Qu’a fait la France pour ses banlieues ?

L’État dépense plus par habitant dans les quartiers riches.

Thomas Coutrot  • 22 janvier 2015 abonné·es

Charlie n’est pas un bloc. Il est vivant, donc conflictuel. Le journaliste Philippe Lançon, rescapé de la tragédie du 7 janvier, a relaté cette incroyable engueulade en conférence de rédaction entre le dessinateur Tignous et l’économiste Bernard Maris, quelques minutes avant l’arrivée des tueurs, précisément à propos des jihadistes français : « Tignous ne les justifiait absolument pas, mais, en vrai gars de la banlieue, en rescapé de la pauvreté, il se demandait ce que la France avait vraiment fait pour éviter de créer ces monstres furieux, et il piqua une formidable et sensible gueulante en faveur des nouveaux misérables. Sa voix remontait soudain des temps de la Commune. Bernard Maris lui répondit que la France avait beaucoup fait, déversé des tonnes d’argent [^2]. »  

« La France » a-t-elle beaucoup fait pour ses banlieues, comme l’oncle Bernard l’affirmait dans la chaleur du débat ? Pour une fois, il avait tort. Les crédits de la politique de la ville représentent moins de 1 % des dépenses de l’État, alors que les zones urbaines sensibles regroupent 7 % de la population. Surtout, « de nombreux acteurs et observateurs de la politique de la ville ont estimé que ses crédits spécifiques avaient été utilisés en substitution de ceux des politiques de droit commun [^3] »  : l’État dépense nettement plus par habitant dans les quartiers riches que dans les quartiers pauvres. Le Programme national de rénovation urbaine lancé en 2003 était doté de 12 milliards d’euros pour organiser la démolition-reconstruction des grands ensembles, mais il n’a pas réduit la relégation sociale des populations. Depuis le début de la crise de 2008, les écarts de revenus et de taux d’emploi se sont encore fortement creusés entre les banlieues populaires (« zones urbaines sensibles ») et le reste de la société française : l’écart de taux de chômage est ainsi passé de 9 à 14 points entre 2008 et 2012.

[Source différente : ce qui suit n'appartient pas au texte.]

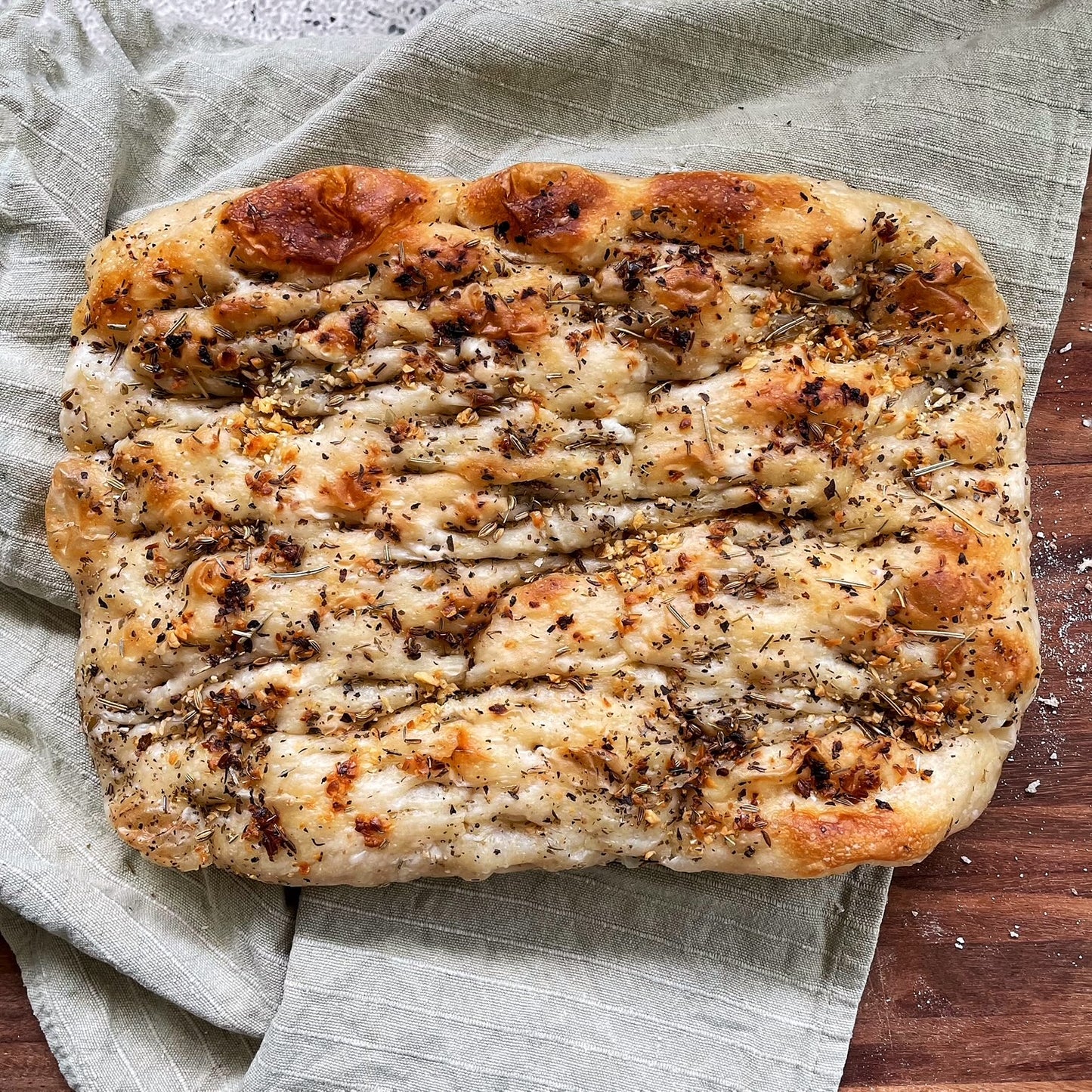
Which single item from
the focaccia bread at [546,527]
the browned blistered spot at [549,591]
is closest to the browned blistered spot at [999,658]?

Les moyens de la politique de la ville sont donc clairement insuffisants, dans un contexte de chômage massif imposé par les politiques d’austérité et les discriminations raciales à l’embauche. Au-delà des moyens, c’est la méthode technocratique et autoritaire qui pose problème, comme le relevait le rapport Mechmache-Bacqué « Pour une réforme radicale de la politique de la ville ». Le choc des attentats des 7 et 9 janvier, et la réaction de responsabilité collective qui a suivi, pourrait avoir comme conséquence inattendue de mettre fin au déni de réalité concernant la responsabilité des pouvoirs publics dans la situation des banlieues. Il pourrait être l’occasion de lancer une vraie réflexion, portée par les habitants et leurs associations, sur les urgences, les moyens, les méthodes d’action de la politique de la ville, afin de commencer à réduire cette fracture socio-ethnique qui déchire la société française. Réfléchir mais aussi agir, par l’auto-organisation et l’intervention dans l’espace public. Comme aux temps de la Commune ?

[^2]: Libération, 13 janvier.

[^3]: « La “nouvelle politique de la ville” au prisme des évaluations du passé », Renaud Epstein, En finir avec les banlieues ?, Thomas Kirszbaum (dir.), L’Aube, 2015.